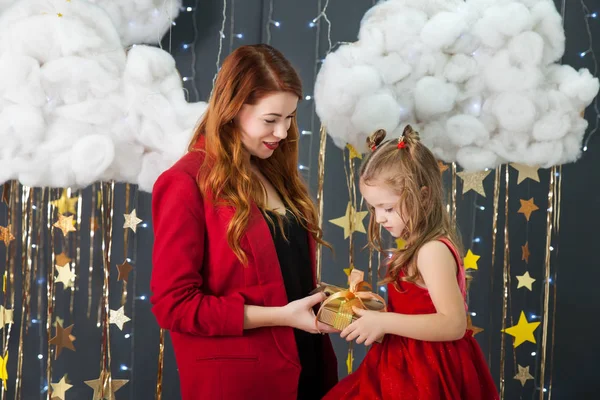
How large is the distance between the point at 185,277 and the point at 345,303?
0.42m

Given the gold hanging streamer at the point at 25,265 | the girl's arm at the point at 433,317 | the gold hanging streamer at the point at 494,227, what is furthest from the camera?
the gold hanging streamer at the point at 494,227

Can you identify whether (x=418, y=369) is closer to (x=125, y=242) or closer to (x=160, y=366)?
(x=160, y=366)

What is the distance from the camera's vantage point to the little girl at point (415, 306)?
1716mm

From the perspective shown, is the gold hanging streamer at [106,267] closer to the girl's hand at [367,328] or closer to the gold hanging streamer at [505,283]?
the girl's hand at [367,328]

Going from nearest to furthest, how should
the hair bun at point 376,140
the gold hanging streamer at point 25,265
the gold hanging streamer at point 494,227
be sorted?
the hair bun at point 376,140
the gold hanging streamer at point 25,265
the gold hanging streamer at point 494,227

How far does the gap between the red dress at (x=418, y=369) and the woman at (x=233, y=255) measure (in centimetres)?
19

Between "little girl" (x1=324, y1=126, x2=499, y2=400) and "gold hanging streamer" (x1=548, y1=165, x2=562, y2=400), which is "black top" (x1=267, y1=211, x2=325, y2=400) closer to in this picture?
"little girl" (x1=324, y1=126, x2=499, y2=400)

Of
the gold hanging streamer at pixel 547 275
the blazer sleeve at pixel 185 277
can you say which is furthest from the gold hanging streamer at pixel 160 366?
the gold hanging streamer at pixel 547 275

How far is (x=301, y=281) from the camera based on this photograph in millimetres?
1950

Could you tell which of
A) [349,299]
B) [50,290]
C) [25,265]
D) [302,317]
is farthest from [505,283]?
[25,265]

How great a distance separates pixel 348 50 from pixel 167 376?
1779 millimetres

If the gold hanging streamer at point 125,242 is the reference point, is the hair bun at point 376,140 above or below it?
above

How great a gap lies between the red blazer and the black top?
3.0 inches

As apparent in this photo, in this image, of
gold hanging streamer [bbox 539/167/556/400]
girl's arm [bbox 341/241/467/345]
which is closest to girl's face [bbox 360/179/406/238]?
girl's arm [bbox 341/241/467/345]
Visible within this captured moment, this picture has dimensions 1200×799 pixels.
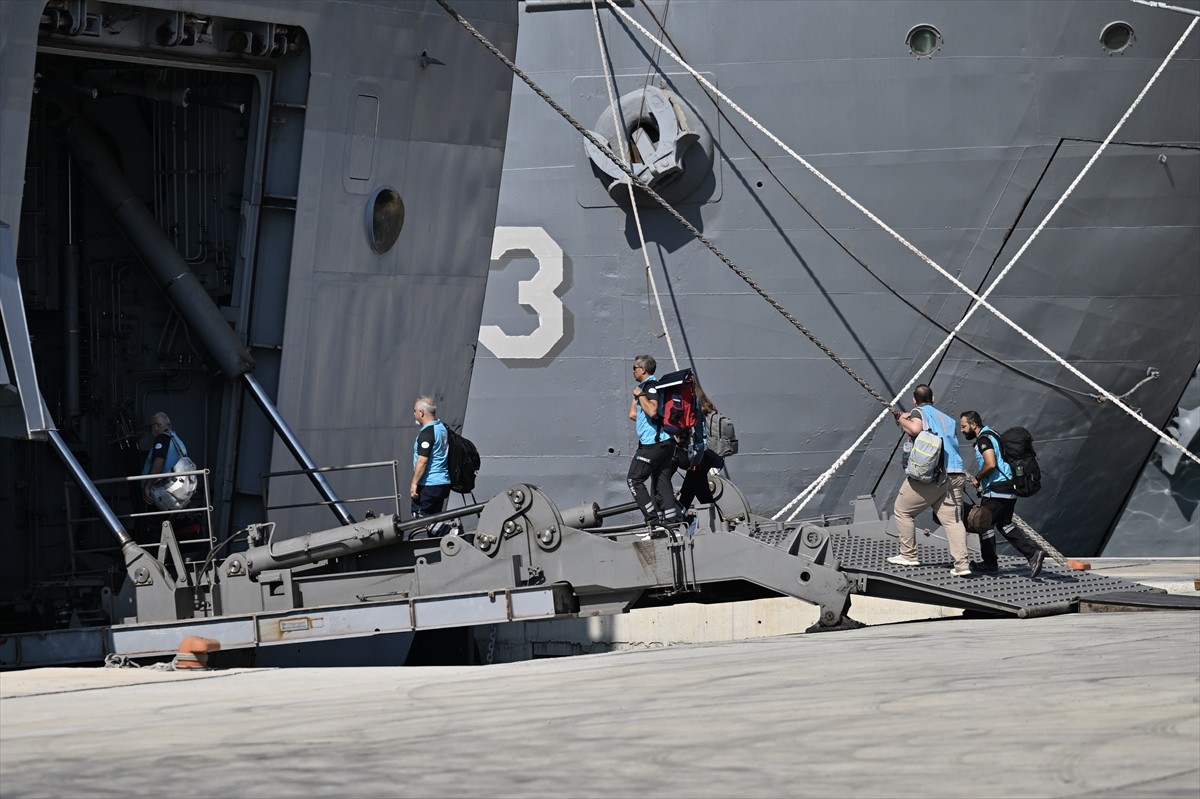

- - -

REQUIRED WORK — Quote the records above word for word, leaving out the pictures.

FINISHED TASK —
How large is the distance between the point at 185,277 and the point at 345,303?
0.42m

Given the gold hanging streamer at the point at 25,265 | the girl's arm at the point at 433,317 | the gold hanging streamer at the point at 494,227, what is furthest from the camera?
the gold hanging streamer at the point at 494,227

Can you identify whether (x=418, y=369) is closer to (x=125, y=242) or closer to (x=160, y=366)?
(x=160, y=366)

What is the distance from the camera's vantage point to the little girl at point (415, 306)?
1716mm

From the perspective shown, is the gold hanging streamer at [106,267] closer to the girl's hand at [367,328] or closer to the gold hanging streamer at [505,283]?
the girl's hand at [367,328]

Going from nearest to furthest, how should
the hair bun at point 376,140
the gold hanging streamer at point 25,265
the gold hanging streamer at point 494,227
be sorted?
the hair bun at point 376,140
the gold hanging streamer at point 25,265
the gold hanging streamer at point 494,227

How far does the gap between the red dress at (x=418, y=369) and the woman at (x=233, y=255) measure (in centimetres)?
19

Between "little girl" (x1=324, y1=126, x2=499, y2=400) and "gold hanging streamer" (x1=548, y1=165, x2=562, y2=400), which is "black top" (x1=267, y1=211, x2=325, y2=400) closer to in this picture?
"little girl" (x1=324, y1=126, x2=499, y2=400)

Of
the gold hanging streamer at pixel 547 275
the blazer sleeve at pixel 185 277
can you say which is furthest from the gold hanging streamer at pixel 160 366?
the gold hanging streamer at pixel 547 275

How far is (x=301, y=281) from the camera based on this photograph in millimetres?
1950

Could you tell which of
A) [349,299]
B) [50,290]
C) [25,265]
D) [302,317]
is farthest from [505,283]?
[25,265]

How great a distance separates pixel 348 50 from pixel 167 376?
1779 millimetres

If the gold hanging streamer at point 125,242 is the reference point, is the hair bun at point 376,140 above or below it?
above

How great a gap lies between the red blazer and the black top?
3.0 inches

As apparent in this photo, in this image, of
gold hanging streamer [bbox 539/167/556/400]
girl's arm [bbox 341/241/467/345]
which is closest to girl's face [bbox 360/179/406/238]?
girl's arm [bbox 341/241/467/345]
Visible within this captured moment, this picture has dimensions 1200×799 pixels.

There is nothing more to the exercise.